Tick tick tock goes the internal clock

Earlier this year I talked about my funk. I haven’t had the courage to write about part of that depression until now. I’m thirty-four years old and not naive that my days of becoming a mother are more limited the older I become. In fact, when I was in my twenties I made a remark that if I did not have kids by the time I was thirty-five I guess I would not have children at all. Needless to say remembering those words coming out of my mouth this year on my birthday was a hard pill to swallow. Maybe that’s part of why mother’s day was so hard for me this year. I attempted to start writing about why mothers should need shown appreciation, and my other mother, earlier this year and could not bring myself to finish the post. Not on Mother’s Day and not because I don’t believe in such. I did not because when you are faced with a uterus who is constantly angry at you and judging you for the lack of child in your womb it is difficult to do so.

One top of that, for the past nine years Mother’s Day has been beyond difficult for me to appreciate. My first Mother’s Day without my mom is one that I do not talk about often.
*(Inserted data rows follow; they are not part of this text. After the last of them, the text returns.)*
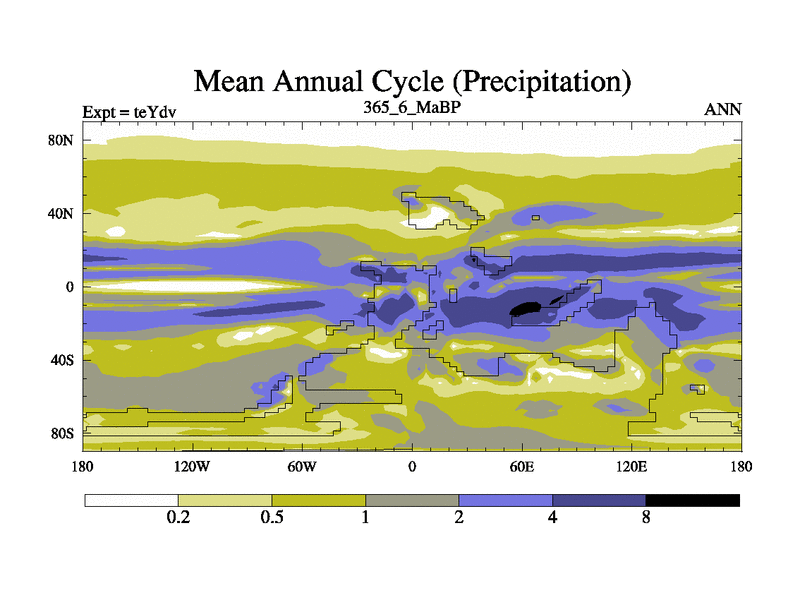 Mean Annual Cycle (Precipitation)
Expt = teYdv
365_6_MaBP
ANN

80N
40N
0
40S
80S

180
120W
60W
0
60E
120E
180

0.2
0.5
1
2
4
8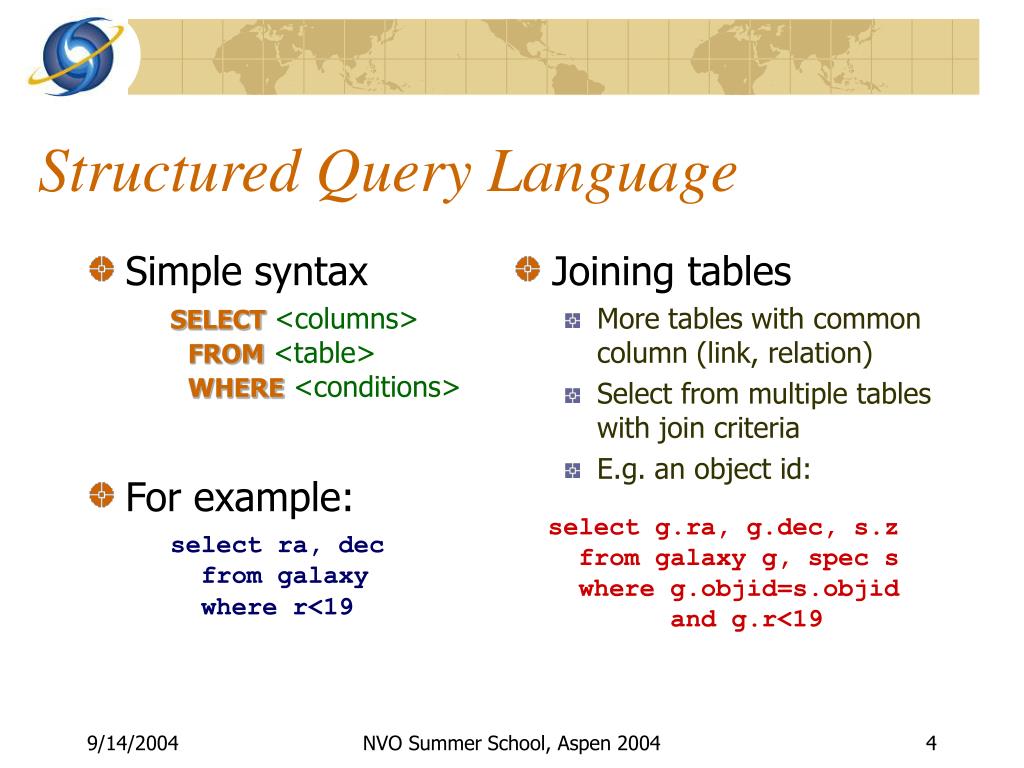 Structured Query Language

Simple syntax

SELECT <columns>
FROM <table>
WHERE <conditions>

For example:

select ra, dec
from galaxy
where r<19

Joining tables

More tables with common column (link, relation)

Select from multiple tables with join criteria

E.g. an object id:

select g.ra, g.dec, s.z
from galaxy g, spec s
where g.objid=s.objid
and g.r<19

9/14/2004

NVO Summer School, Aspen 2004

4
My goal was to make sure she had fresh flowers on her grave that year and to go back a week later to replace them with a lovely silk arrangement that would last.  I just wanted to do something different.  I wanted to do something I knew she would appreciate.  The only problem was between putting them in the vase and walking back to the car, I lost it.  I had not cried that hard in my life outside of when someone practically pushed me, at least that is how it felt, up to my mother’s casket the day of her funeral to say goodbye.  I did not want to say goodbye.  I did not see the point in saying goodbye because I’m determined I will meet her again one day.  Saying goodbye was far too permanent. Saying goodbye to a parent is a natural part of life but one that literally takes a part of you away.

I remember talking with my Aunt June that day though because my Aunt Wydeen wanted to do something nice for my nanny that year.  She wanted all the kids and grand-kids to be there because she knew how my nanny would be feeling that year having to deal with the loss of her daughter.  Everyone seemed shocked when we actually showed up, but the truth is I would not have shown up if it weren’t for my Aunt June.  I wanted so desperately to stay at home.  I did not think I needed to be around people that day. There was a part of me that felt I would ultimately end up bawling at the party and that no one needed that. I did not want to spread this gloom and doom to everyone in the room.  What was the point?
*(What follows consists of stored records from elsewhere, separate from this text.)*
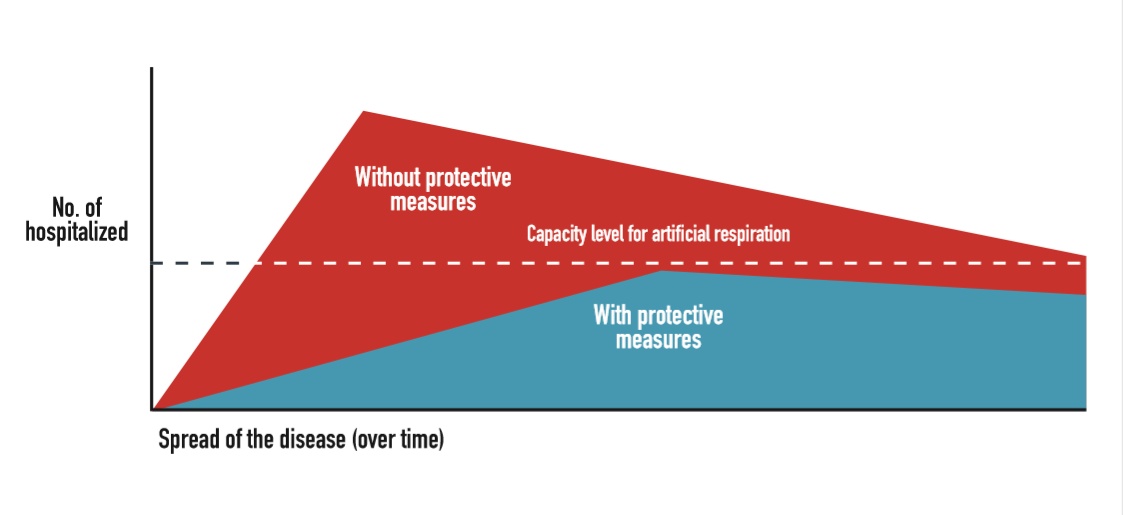 No. of hospitalized

Without protective measures

Capacity level for artificial respiration

With protective measures

Spread of the disease (over time)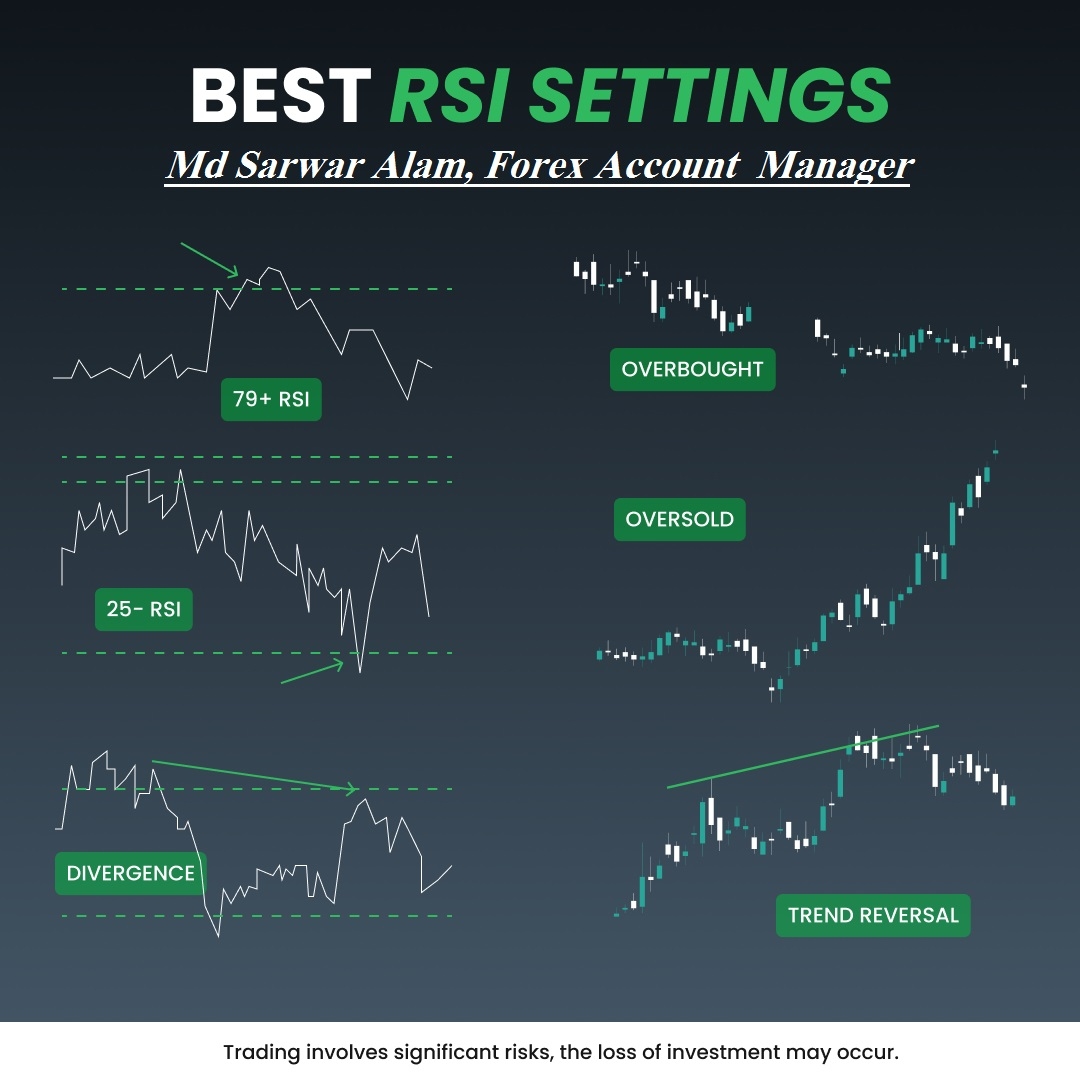 BEST RSI SETTINGS

Md Sarwar Alam, Forex Account Manager

79+ RSI

OVERBOUGHT

25- RSI

OVERSOLD

DIVERGENCE

TREND REVERSAL

Trading involves significant risks, the loss of investment may occur.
In many ways that sentiment has not really changed.  I’m still afraid that I will let out this bitterness that creeps in every around that time of year. A part of me that wants to wish all my friend’s a Happy Mother’s Day to those who are moms. Some years I do, but for the most part I rarely do.  Sometimes I will like a post that showed how their children appreciated them for the day, sometimes I will avoid social media entirely on that day and lord knows I hate going into stores after Easter.  I remember once that my friend and manager at Dollar General refused to let me be the one who put together the Mother’s Day display that year.  She still has no idea how appreciative I was that she kept that task away from me. I’m not sure I could have gotten through doing so.
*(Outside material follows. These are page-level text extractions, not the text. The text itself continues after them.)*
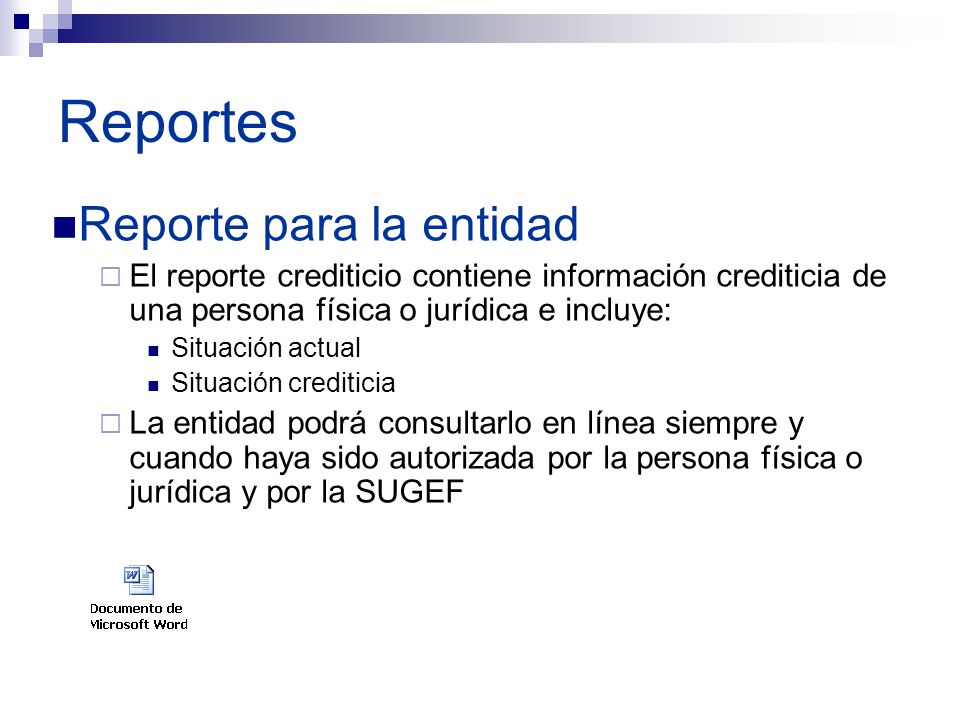 Reportes

Reporte para la entidad

El reporte crediticio contiene información crediticia de una persona física o jurídica e incluye:

Situación actual

Situación crediticia

La entidad podrá consultarlo en línea siempre y cuando haya sido autorizada por la persona física o jurídica y por la SUGEF

Documento de Microsoft Word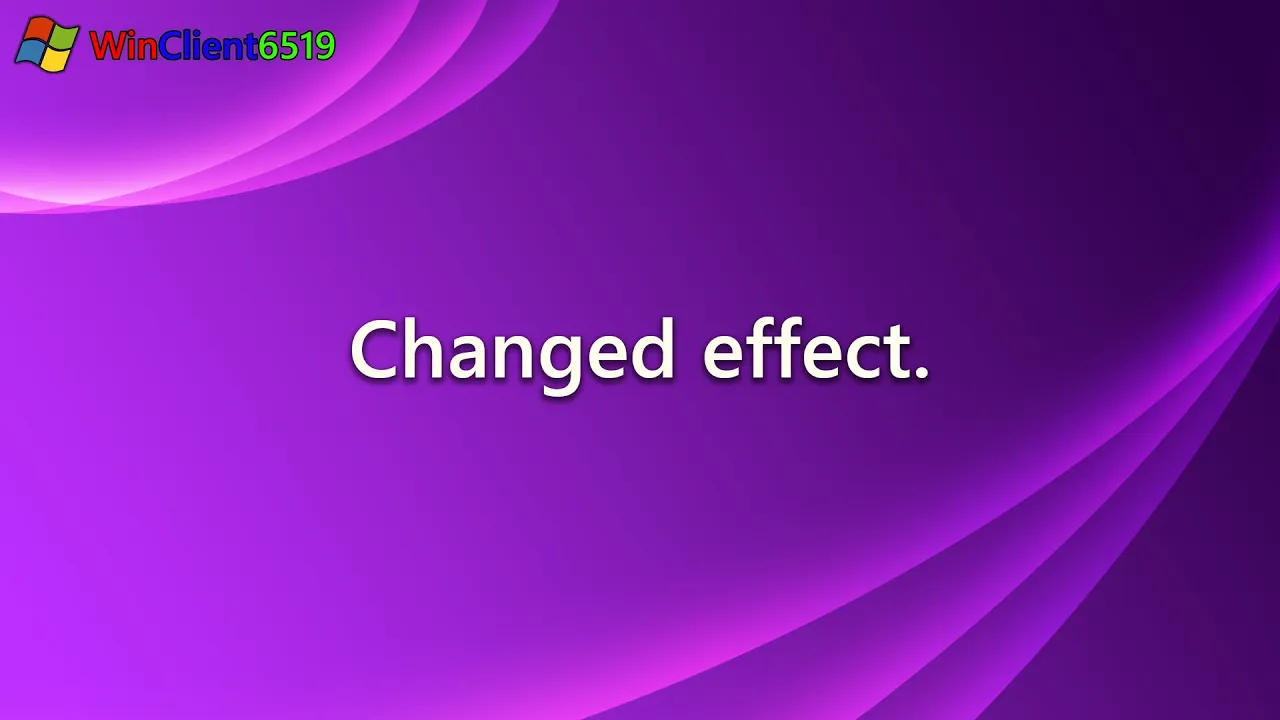 WinClient6519

Changed effect.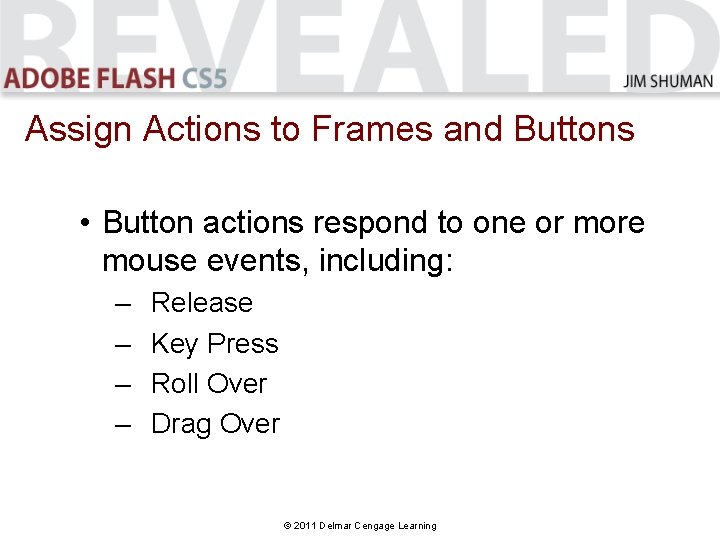 REVEALED
ADOBE FLASH CS5
JIM SHUMAN

Assign Actions to Frames and Buttons

• Button actions respond to one or more mouse events, including:
– Release
– Key Press
– Roll Over
– Drag Over

© 2011 Delmar Cengage Learning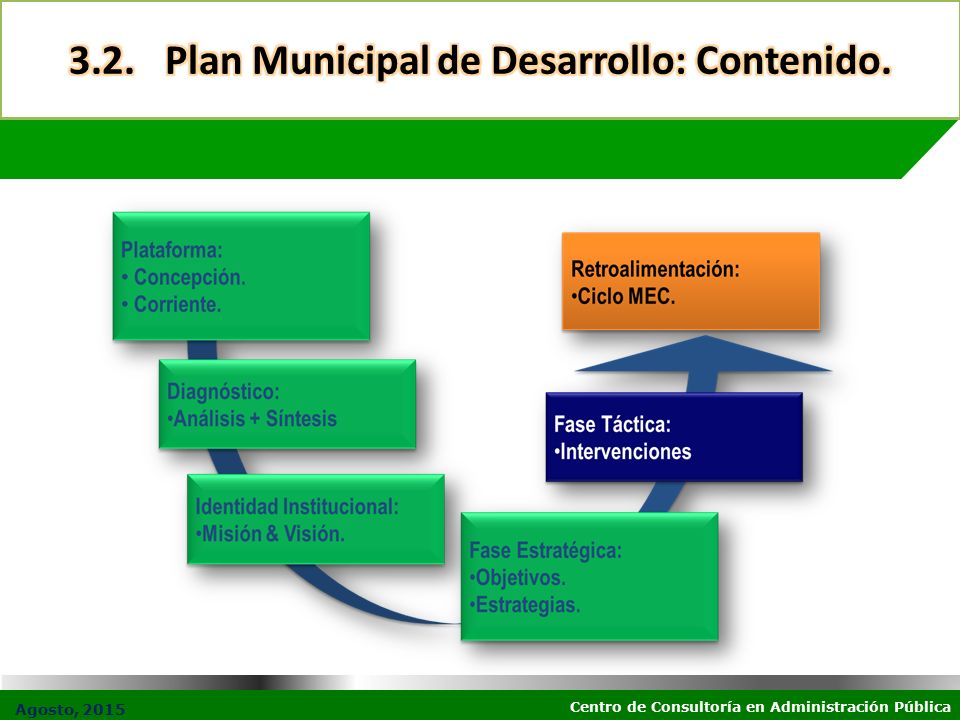 3.2. Plan Municipal de Desarrollo: Contenido.

Plataforma:
• Concepción.
• Corriente.

Diagnóstico:
•Análisis + Síntesis

Identidad Institucional:
•Misión & Visión.

Fase Estratégica:
•Objetivos.
•Estrategias.

Fase Táctica:
•Intervenciones

Retroalimentación:
•Ciclo MEC.

Agosto, 2015

Centro de Consultoría en Administración Pública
So with these this year I find myself wondering if I were ever actually be a mother to a child as opposed to something furry.  I think what makes the difficult of accepting I might never have children is because we live in a society that puts so much pressure on our wombs.  We have to become mothers and if we don’t as a woman we are a failure.  I don’t believe that.  I believe I will feel fulfilled with my life regardless of if have a child or not, but not having children was my ultimate plan.  Much like others I plotted out the what ifs of having children one day with friends when I was younger.  I even post joke reasons revolving horror films of why I probably should not be a mother.  The truth is I think I would be a lot like my mom and insist that my child express himself or herself however they see fit.  The only difference is I would need to learn how to make amazing Halloween outfits.

The ticking of this close has become increasingly harder to accept and one that I talked about with another aunt during my vacation this year.  I think most people have accepted I’m not having children.  I think I might be the only person who has not.  With that said I don’t know what the future holds.  I know that I don’t want to be a single mother if I don’t have to be.  I am also not in a good place financially to have a child, though I’m told most people never are financially sound when having a child.  I do know that I don’t want to bring a child into a complicated situation and I feel like by attempting to raise a child alone that is what I would be doing.

Those are hard facts to face though because if I don’t do that I probably won’t have children.  I think they are harder to face because I think my dad would be the best grandfather ever. There is something about the idea of seeing that look on his face if I were to ever say the words, “I’m pregnant,” to him that makes me smile. I believe that is mostly because I know he would be amazing and it hurts to think I won’t give him that happiness.  It’s a happiness I feel his deserves.  The odd part about this all is I feel he would tell me this is something I shouldn’t worry about because it’s going to happen or it’s not.  I used to believe I was okay with that, but for once I’m not truly sure how I feel about that.